# Privacy Audit - DPO Ablation Training (Stage 2)

Train two DPO variants for canary ablation experiment:
- **Section A**: DPO-no-canary (preference data without canary pairs)
- **Section B**: DPO-with-canary (preference data with canary pairs)

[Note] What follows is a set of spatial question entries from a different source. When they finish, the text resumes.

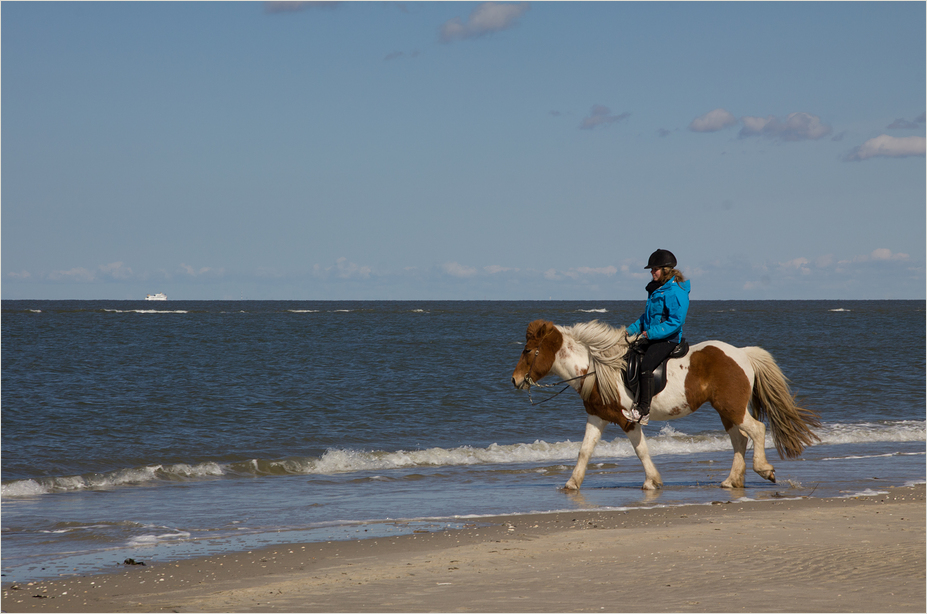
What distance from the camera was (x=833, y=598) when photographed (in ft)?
16.5

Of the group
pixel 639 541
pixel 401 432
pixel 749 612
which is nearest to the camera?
pixel 749 612

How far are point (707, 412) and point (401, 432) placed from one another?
7.34 meters

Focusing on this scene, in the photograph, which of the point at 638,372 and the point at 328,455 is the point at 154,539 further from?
the point at 328,455

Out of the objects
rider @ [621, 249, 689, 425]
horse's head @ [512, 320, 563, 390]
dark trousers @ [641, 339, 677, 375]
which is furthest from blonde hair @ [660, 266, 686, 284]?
horse's head @ [512, 320, 563, 390]

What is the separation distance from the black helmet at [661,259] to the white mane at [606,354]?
2.67ft

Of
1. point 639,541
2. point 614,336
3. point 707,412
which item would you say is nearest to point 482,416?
point 707,412

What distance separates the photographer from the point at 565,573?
5.95m

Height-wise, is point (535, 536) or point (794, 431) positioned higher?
point (794, 431)

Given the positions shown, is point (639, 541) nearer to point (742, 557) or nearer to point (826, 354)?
point (742, 557)

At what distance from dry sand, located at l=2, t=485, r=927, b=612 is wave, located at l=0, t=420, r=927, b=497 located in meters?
5.67

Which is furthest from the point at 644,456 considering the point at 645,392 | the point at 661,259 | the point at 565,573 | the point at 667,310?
the point at 565,573

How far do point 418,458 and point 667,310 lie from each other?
19.3 ft

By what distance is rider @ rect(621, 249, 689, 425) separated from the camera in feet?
30.5

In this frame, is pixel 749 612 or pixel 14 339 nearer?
pixel 749 612
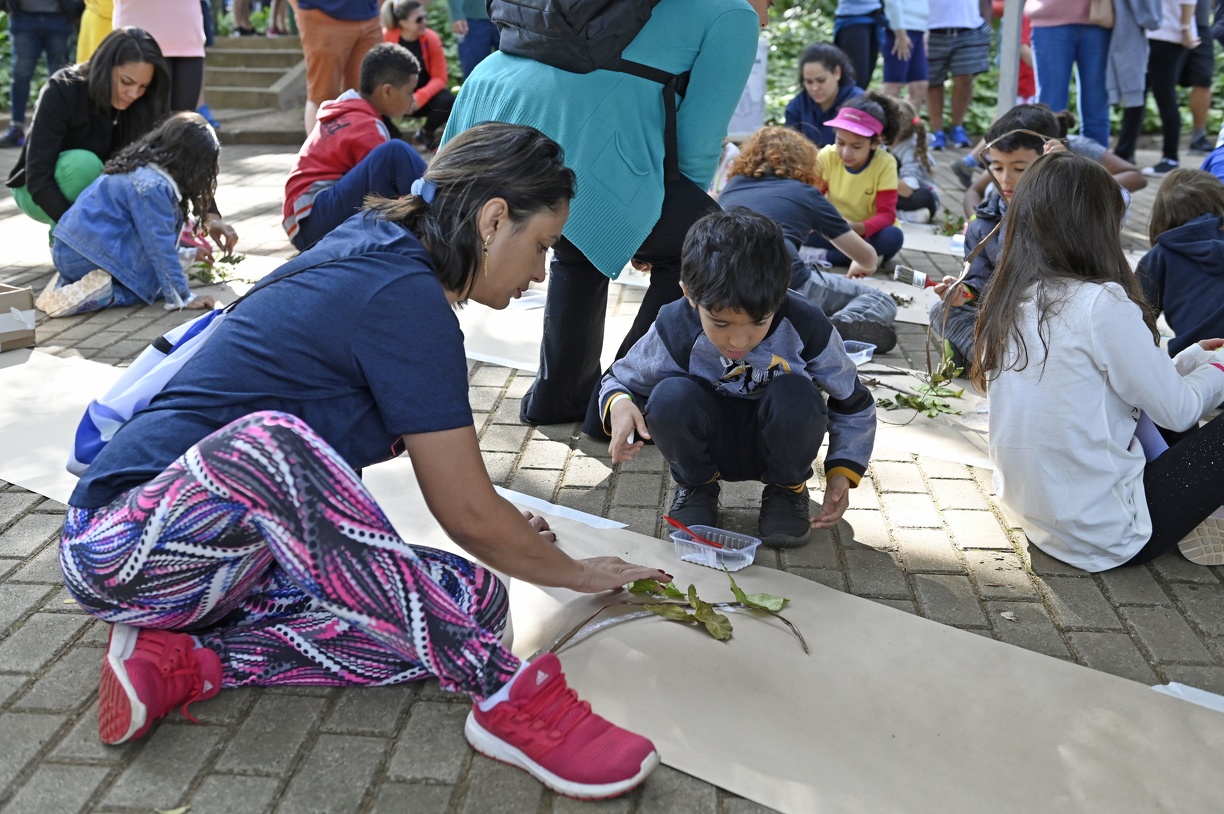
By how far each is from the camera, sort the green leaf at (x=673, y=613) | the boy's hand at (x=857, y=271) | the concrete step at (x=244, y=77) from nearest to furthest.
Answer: the green leaf at (x=673, y=613), the boy's hand at (x=857, y=271), the concrete step at (x=244, y=77)

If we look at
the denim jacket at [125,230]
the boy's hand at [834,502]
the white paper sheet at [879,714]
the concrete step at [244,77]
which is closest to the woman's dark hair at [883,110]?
the denim jacket at [125,230]

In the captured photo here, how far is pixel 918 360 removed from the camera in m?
4.36

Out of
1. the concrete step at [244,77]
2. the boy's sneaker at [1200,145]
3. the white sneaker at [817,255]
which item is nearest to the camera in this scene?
the white sneaker at [817,255]

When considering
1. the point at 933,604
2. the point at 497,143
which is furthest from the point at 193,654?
the point at 933,604

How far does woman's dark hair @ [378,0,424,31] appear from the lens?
868cm

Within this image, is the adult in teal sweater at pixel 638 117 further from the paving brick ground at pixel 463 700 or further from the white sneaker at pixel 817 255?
the white sneaker at pixel 817 255

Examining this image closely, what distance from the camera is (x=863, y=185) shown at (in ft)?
18.4

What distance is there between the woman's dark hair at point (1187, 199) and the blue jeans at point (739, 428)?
1734mm

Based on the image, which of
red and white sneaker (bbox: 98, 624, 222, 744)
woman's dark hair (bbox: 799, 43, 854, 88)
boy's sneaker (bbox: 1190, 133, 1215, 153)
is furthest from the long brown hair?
boy's sneaker (bbox: 1190, 133, 1215, 153)

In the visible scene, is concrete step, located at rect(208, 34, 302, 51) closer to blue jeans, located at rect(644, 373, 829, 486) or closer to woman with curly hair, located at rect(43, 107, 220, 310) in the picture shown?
woman with curly hair, located at rect(43, 107, 220, 310)

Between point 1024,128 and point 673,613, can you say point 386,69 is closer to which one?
point 1024,128

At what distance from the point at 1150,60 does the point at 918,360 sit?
4.71m

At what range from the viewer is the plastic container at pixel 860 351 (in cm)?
415

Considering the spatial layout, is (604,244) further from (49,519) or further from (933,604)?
(49,519)
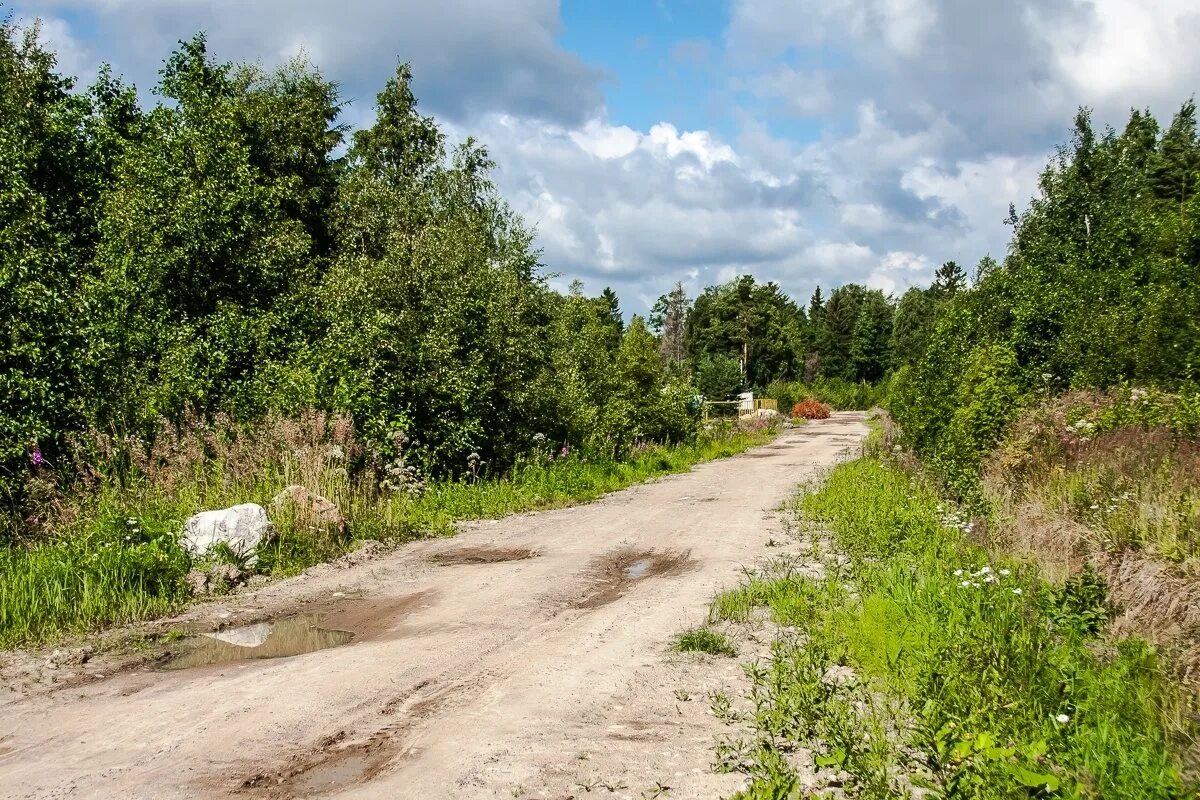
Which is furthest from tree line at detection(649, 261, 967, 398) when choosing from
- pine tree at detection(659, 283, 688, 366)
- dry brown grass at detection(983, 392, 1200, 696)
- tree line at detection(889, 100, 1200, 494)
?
dry brown grass at detection(983, 392, 1200, 696)

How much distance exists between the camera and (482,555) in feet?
37.3

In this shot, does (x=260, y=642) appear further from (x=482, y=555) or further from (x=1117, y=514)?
(x=1117, y=514)

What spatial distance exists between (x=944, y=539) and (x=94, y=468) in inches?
441

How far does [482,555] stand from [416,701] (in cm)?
562

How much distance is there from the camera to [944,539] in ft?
33.3

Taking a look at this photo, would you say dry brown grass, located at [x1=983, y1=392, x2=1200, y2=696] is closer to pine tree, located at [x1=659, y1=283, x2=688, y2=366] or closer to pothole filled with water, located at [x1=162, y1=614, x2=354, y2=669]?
pothole filled with water, located at [x1=162, y1=614, x2=354, y2=669]

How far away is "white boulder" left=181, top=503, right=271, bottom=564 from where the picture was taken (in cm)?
967

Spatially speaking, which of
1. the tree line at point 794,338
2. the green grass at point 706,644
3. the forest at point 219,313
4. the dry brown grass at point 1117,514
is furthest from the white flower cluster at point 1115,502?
the tree line at point 794,338

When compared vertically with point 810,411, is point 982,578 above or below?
above

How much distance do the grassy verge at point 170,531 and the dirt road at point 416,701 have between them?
739 millimetres

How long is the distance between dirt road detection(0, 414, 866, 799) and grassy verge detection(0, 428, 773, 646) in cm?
74

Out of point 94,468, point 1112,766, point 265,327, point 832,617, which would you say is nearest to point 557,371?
point 265,327

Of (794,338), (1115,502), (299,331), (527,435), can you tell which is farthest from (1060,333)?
(794,338)

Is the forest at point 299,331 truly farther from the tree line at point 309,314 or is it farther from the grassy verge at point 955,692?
the grassy verge at point 955,692
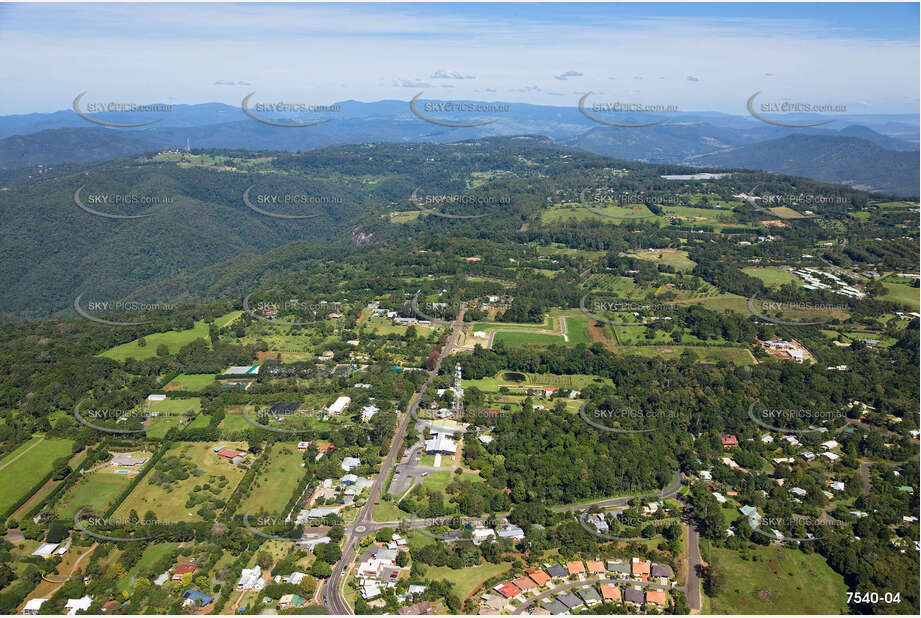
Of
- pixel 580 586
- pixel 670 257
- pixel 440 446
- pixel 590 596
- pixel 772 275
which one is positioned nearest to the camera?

Both variants use the same SFT base model and identical hyperparameters.

**Prerequisites:**
1. Upload the following files to Colab:
   - `data/wiki_trimmed_with_canary.jsonl`
   - `data/canary_output.txt`
   - `models/stage1_sft/` folder
   - `src/prepare_preference_data.py`
   - `src/train_dpo.py`

## 1. Install Dependencies

In [48]:
!pip install -q datasets transformers peft trl accelerate

## 2. Check GPU

In [49]:
import torch
print(f"PyTorch version: {torch.__version__}")
print(f"CUDA available: {torch.cuda.is_available()}")
if torch.cuda.is_available():
    print(f"GPU: {torch.cuda.get_device_name(0)}")
    print(f"GPU Memory: {torch.cuda.get_device_properties(0).total_memory / 1e9:.1f} GB")
else:
    print("Warning: No GPU detected. DPO training requires a GPU.")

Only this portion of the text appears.